EL COBRADOR DEL FRAC

     Aún no le he perdido el miedo a la oscuridad, pero creo que lo tengo controlado. Todo es cuestión de meterse bajo el edredón de un salto (es importante, por si estuviera bajo la cama, no darle tiempo a que te enganche de los pies), cubrirse con él hasta los mismísimos ojos y sacar el brazo a la velocidad del rayo para apagar la luz. Si eres capaz de aguantar así unos minutos, la respiración contenida se va soltando, los músculos contraídos se relajan poco a poco, y cuando al fin te das cuenta de que ese día tampoco va a venir, le das las buenas noches a tu fantasma y te dejas vencer por el sueño.

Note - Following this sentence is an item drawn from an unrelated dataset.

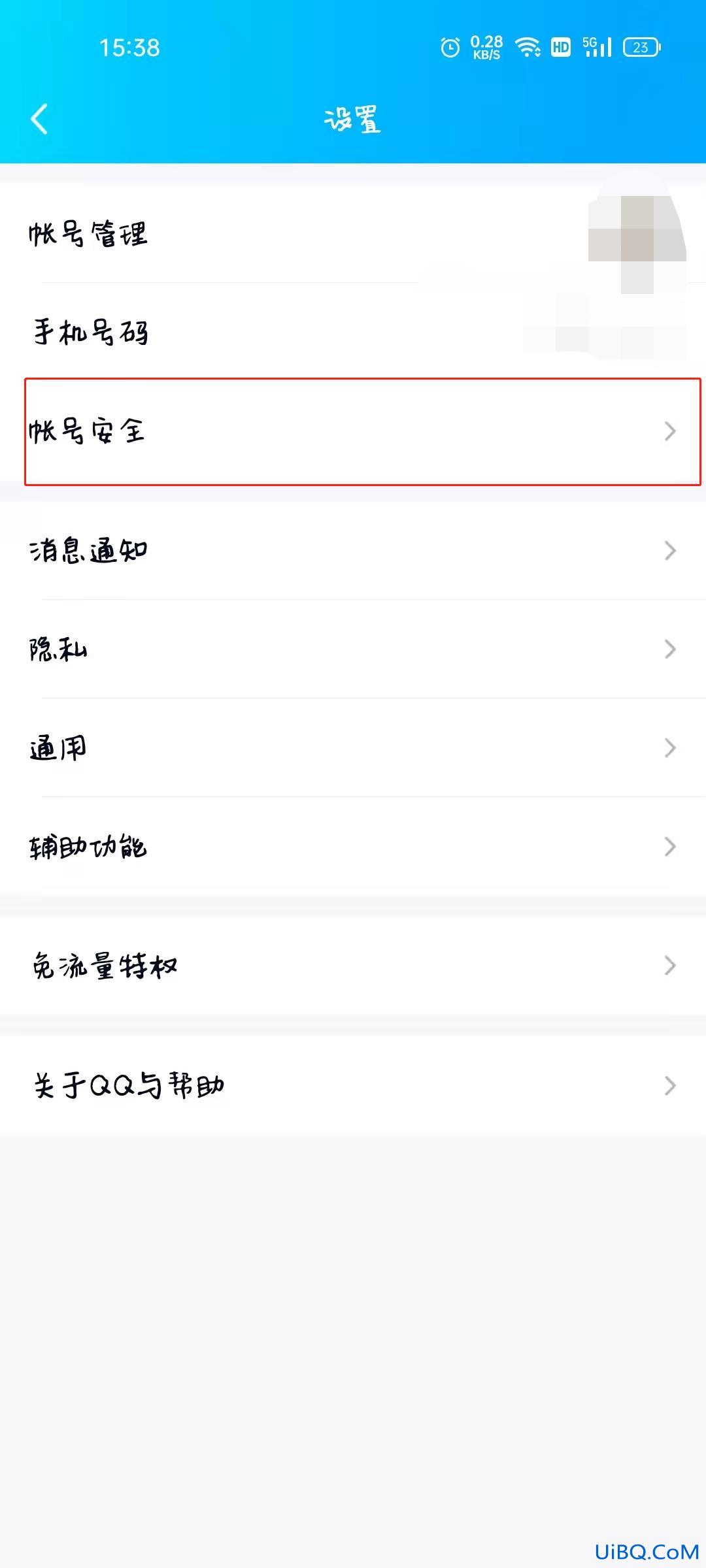 qq风险提示怎么解除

     Asun, me dijo que Enrique era un hombre de palabra, que aunque ya hiciese más de un mes que le diera aquel papel con mi dirección garabateada, él la interpretaría. En realidad, aquello no me corría ninguna prisa, si acaso, sentía curiosidad por saber si aquel hombre seria capaz de describirme tal y como yo era, con cada una de mis rarezas, examinando tan sólo la forma de mis letras. El amigo de Asun, Enrique, era grafólogo emocional, algo en lo que yo jamás me habría atrevido a creer; pero mi amiga insistió tanto que ahí me tenías, esperando el diagnóstico de boca de un señor con el que no me había cruzado en toda mi vida, sobre mis emociones y mi capacidad para repartir afecto.
     Aquel lunes, apenas cortar la comunicación con Asun (ésta se hallaba al otro lado del teléfono, a ciento veinte kilómetros, sacando un café de las entrañas de una de esas frías máquinas que, en los tanatorios, parece que estén ahí sólo para recordarte a cada instante que habrás de pasar una noche en vela) aún era fácil distinguirme de los baldosines blancos de la cocina. Quiso la mala fortuna (según me contó), el día antes, con su perversa puntería, colocar un fornido árbol entre la vida de Enrique y el destino al que le llevaba su elegante bmw. Pero fue entonces, al cabo de unos minutos, cuando mi palidez hizo difícil que se me pudiese distinguir del blanco aséptico de la pared, porque no pude evitar imaginar el espectro de aquel hombre saliendo por la ventanilla rota del coche y largándose al cielo (o al infierno, vete tú a saber) con aquel papel cuidadosamente doblado y manuscrito por mí, nada más y nada menos que con mi dirección estampada.
     Así que, es desde aquel día que sigo con mi (sí, ya sé, ya sé) absurdo ritual para perderle el miedo a la oscuridad; pero, sólo porque sé que él vendrá. “Es un hombre de palabra, jamás deja una deuda sin saldar”, eso decía mi amiga Asun de él. Y, como es una pena que las deudas no prescriban como lo hacen los delitos, me estoy planteando hacer espiritismo para buscar el ánima de algún cobrador del frac que haya muerto hace poco, para que vaya a pedirle a Enrique lo que me debe. A ver si ésto pasa pronto...que estoy deseando volver a meterme en la cama como lo hace el resto de los humanos.